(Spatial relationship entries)
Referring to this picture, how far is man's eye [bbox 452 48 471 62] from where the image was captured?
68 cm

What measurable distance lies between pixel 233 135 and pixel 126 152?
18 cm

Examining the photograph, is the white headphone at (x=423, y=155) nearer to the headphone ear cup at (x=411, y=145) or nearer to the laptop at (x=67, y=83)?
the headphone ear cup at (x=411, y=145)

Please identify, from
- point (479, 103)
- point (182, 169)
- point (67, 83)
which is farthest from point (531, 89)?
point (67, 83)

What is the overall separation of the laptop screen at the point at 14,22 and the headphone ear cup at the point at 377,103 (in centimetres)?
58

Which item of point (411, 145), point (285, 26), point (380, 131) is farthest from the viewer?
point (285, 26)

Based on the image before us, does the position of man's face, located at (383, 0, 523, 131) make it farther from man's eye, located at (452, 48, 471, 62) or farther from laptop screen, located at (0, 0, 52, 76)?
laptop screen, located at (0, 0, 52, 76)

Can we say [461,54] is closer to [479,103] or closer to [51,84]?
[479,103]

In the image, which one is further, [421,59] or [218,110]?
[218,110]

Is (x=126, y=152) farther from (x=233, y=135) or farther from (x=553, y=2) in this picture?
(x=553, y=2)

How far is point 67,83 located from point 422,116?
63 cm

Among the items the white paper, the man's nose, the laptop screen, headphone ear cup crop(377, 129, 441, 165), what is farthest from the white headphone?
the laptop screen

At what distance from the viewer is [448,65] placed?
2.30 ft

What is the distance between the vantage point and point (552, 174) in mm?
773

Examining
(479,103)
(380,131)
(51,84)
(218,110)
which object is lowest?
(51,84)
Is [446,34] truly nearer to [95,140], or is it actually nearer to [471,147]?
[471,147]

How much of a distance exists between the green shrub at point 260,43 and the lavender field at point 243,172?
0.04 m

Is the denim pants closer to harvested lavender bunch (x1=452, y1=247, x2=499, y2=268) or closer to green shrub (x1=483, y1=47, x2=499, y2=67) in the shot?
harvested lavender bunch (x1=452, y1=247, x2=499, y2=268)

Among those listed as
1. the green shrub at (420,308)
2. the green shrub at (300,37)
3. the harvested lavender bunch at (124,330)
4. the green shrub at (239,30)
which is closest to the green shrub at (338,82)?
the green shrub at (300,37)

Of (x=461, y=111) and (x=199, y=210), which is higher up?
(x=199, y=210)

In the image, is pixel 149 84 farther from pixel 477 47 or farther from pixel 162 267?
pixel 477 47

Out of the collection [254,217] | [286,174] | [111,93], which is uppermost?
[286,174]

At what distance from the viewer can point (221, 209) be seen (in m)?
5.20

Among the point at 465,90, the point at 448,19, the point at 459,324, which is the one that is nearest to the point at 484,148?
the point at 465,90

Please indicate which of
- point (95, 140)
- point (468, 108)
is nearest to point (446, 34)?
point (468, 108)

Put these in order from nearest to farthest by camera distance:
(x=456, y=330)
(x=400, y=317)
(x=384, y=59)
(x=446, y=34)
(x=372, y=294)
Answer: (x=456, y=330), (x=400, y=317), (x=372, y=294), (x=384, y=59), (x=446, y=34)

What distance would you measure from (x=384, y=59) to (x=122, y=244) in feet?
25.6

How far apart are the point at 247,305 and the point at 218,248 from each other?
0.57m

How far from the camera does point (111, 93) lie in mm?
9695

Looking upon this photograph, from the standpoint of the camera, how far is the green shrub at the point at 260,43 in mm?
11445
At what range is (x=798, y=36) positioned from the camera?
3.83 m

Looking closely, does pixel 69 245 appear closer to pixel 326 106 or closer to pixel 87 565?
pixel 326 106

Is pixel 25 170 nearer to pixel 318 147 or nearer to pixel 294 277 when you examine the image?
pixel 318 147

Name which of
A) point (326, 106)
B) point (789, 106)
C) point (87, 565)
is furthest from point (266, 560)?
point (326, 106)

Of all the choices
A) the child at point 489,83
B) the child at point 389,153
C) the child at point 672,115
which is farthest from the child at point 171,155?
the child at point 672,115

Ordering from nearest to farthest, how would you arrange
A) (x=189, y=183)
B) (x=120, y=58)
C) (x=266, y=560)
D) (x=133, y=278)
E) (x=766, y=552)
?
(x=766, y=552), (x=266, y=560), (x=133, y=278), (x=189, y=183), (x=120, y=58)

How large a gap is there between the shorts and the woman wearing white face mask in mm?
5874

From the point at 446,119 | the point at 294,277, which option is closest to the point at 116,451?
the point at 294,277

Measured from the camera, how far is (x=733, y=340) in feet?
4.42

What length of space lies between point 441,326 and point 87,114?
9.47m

## OBJECTIVE
Transcribe word for word the stretch of entries from the line containing "Is (x=126, y=152)" through the line containing "y=59), (x=446, y=34)".

## RESPONSE TO THE EXERCISE
Is (x=126, y=152) farther from (x=233, y=135) or farther from (x=553, y=2) in this picture?
(x=553, y=2)

How far is point 67,83 located from point 422,116?
63 cm

Among the items the white paper, the man's nose, the laptop screen, headphone ear cup crop(377, 129, 441, 165), what is farthest from the white headphone?
the laptop screen

At what distance from the viewer is [448,65] placed?
2.30 ft

What is the distance between the vantage point and point (552, 174) in mm?
773

Examining
(479,103)
(380,131)
(51,84)
(218,110)
which object is lowest?
(51,84)
Is [446,34] truly nearer to [95,140], or is it actually nearer to [471,147]?
[471,147]

How much of a distance exists between the green shrub at point 260,43 and the lavender field at point 243,172?
0.04 m

Is the denim pants closer to harvested lavender bunch (x1=452, y1=247, x2=499, y2=268) or closer to green shrub (x1=483, y1=47, x2=499, y2=67) in the shot?
harvested lavender bunch (x1=452, y1=247, x2=499, y2=268)

Among those listed as
1. the green shrub at (420,308)
2. the green shrub at (300,37)
3. the harvested lavender bunch at (124,330)
4. the green shrub at (239,30)
which is closest to the green shrub at (338,82)?
the green shrub at (300,37)

Of (x=461, y=111) and (x=199, y=210), which is higher up?
(x=199, y=210)

In the image, is pixel 149 84 farther from pixel 477 47 or farther from pixel 162 267?
pixel 477 47

Out of the collection [254,217] | [286,174] | [111,93], which is uppermost?
[286,174]

At what distance from the viewer can point (221, 209) be seen (in m)?
5.20

Among the point at 465,90, the point at 448,19, the point at 459,324, which is the one that is nearest to the point at 484,148?
the point at 465,90

Please indicate which of
- point (95, 140)
- point (468, 108)
is nearest to point (446, 34)?
point (468, 108)

Put these in order from nearest to farthest by camera distance:
(x=456, y=330)
(x=400, y=317)
(x=384, y=59)
(x=446, y=34)
(x=372, y=294)
Answer: (x=456, y=330), (x=400, y=317), (x=372, y=294), (x=384, y=59), (x=446, y=34)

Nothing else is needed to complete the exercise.